Give the rows below again, changing every "white bus" to "city bus" and leaving everything else as it is.

===== Excerpted records

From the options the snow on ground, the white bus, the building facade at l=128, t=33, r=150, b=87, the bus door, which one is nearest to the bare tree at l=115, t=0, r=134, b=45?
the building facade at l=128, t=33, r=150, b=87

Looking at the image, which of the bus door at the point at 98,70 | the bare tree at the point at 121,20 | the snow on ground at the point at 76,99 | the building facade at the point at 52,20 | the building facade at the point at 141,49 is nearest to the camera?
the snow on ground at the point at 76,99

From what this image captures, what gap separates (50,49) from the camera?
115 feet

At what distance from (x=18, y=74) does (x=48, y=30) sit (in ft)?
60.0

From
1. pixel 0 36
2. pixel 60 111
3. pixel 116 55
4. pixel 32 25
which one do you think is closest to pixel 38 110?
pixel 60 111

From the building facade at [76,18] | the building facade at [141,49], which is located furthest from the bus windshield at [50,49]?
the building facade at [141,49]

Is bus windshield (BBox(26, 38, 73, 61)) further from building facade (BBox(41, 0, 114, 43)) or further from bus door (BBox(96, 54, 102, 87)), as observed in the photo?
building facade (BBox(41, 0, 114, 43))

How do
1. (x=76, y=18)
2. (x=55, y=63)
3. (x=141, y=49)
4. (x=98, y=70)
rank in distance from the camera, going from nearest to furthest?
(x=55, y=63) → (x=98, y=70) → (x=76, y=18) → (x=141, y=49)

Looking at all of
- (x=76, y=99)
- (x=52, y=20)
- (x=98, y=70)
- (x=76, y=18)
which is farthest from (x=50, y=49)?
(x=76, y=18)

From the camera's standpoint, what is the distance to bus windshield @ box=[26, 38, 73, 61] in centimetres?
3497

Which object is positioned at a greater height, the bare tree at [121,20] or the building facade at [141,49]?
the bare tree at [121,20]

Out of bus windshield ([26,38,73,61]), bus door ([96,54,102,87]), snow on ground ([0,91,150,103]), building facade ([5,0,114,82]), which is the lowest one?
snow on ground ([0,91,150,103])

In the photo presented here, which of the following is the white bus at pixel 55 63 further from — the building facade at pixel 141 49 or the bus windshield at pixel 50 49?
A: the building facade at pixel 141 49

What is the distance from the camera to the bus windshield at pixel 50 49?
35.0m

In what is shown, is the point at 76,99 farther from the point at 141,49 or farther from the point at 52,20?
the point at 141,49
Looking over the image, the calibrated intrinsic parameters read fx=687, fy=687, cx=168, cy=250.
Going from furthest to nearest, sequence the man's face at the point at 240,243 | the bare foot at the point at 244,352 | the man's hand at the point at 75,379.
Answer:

==========

◆ Answer to this task:
From the options the snow on ground, the city bus, the building facade at l=128, t=33, r=150, b=87, the bus door, which one is nearest to the bare tree at l=115, t=0, r=134, b=45?
the building facade at l=128, t=33, r=150, b=87

Looking at the image, which of the bus door at the point at 98,70 | the bare tree at the point at 121,20 | the snow on ground at the point at 76,99 | the building facade at the point at 52,20 | the building facade at the point at 141,49 is nearest to the camera?
the snow on ground at the point at 76,99

From what this image captures, what gap separates (50,49) from the camera?
115 feet

At what distance from (x=18, y=74) does (x=48, y=30) sit (in ft)?
60.0

From
1. pixel 0 36
2. pixel 60 111
3. pixel 116 55
4. pixel 32 25
which one do you think is closest to pixel 38 110?
pixel 60 111

From the building facade at [76,18] | the building facade at [141,49], which is located furthest from the bus windshield at [50,49]?
the building facade at [141,49]

Is bus windshield (BBox(26, 38, 73, 61)) further from building facade (BBox(41, 0, 114, 43)) or further from bus door (BBox(96, 54, 102, 87)), as observed in the photo?
building facade (BBox(41, 0, 114, 43))

How do
1. (x=76, y=18)
2. (x=55, y=63)
3. (x=141, y=49)
4. (x=98, y=70)
rank in distance from the camera, going from nearest to furthest?
(x=55, y=63) → (x=98, y=70) → (x=76, y=18) → (x=141, y=49)

Looking at all of
- (x=76, y=99)
- (x=52, y=20)
- (x=98, y=70)
- (x=76, y=18)
which is farthest from (x=50, y=49)?
(x=76, y=18)

From the camera's standpoint, what is the distance to bus windshield @ box=[26, 38, 73, 61] in centimetres?
3497

Which object is positioned at a greater height, the bare tree at [121,20] or the building facade at [141,49]?
the bare tree at [121,20]

Out of bus windshield ([26,38,73,61]), bus door ([96,54,102,87]), snow on ground ([0,91,150,103]), building facade ([5,0,114,82]), which is the lowest one?
snow on ground ([0,91,150,103])

In the photo presented here, which of the following is the city bus at pixel 55 63 further from — the building facade at pixel 141 49 or the bus windshield at pixel 50 49?
A: the building facade at pixel 141 49

What is the distance from the camera to the bus windshield at pixel 50 49?
35.0m

In what is shown, is the point at 76,99 farther from the point at 141,49 or farther from the point at 52,20?
the point at 141,49
Looking over the image, the calibrated intrinsic parameters read fx=687, fy=687, cx=168, cy=250.
Going from furthest to nearest, sequence the man's face at the point at 240,243 | the bare foot at the point at 244,352 | the man's hand at the point at 75,379.
Answer:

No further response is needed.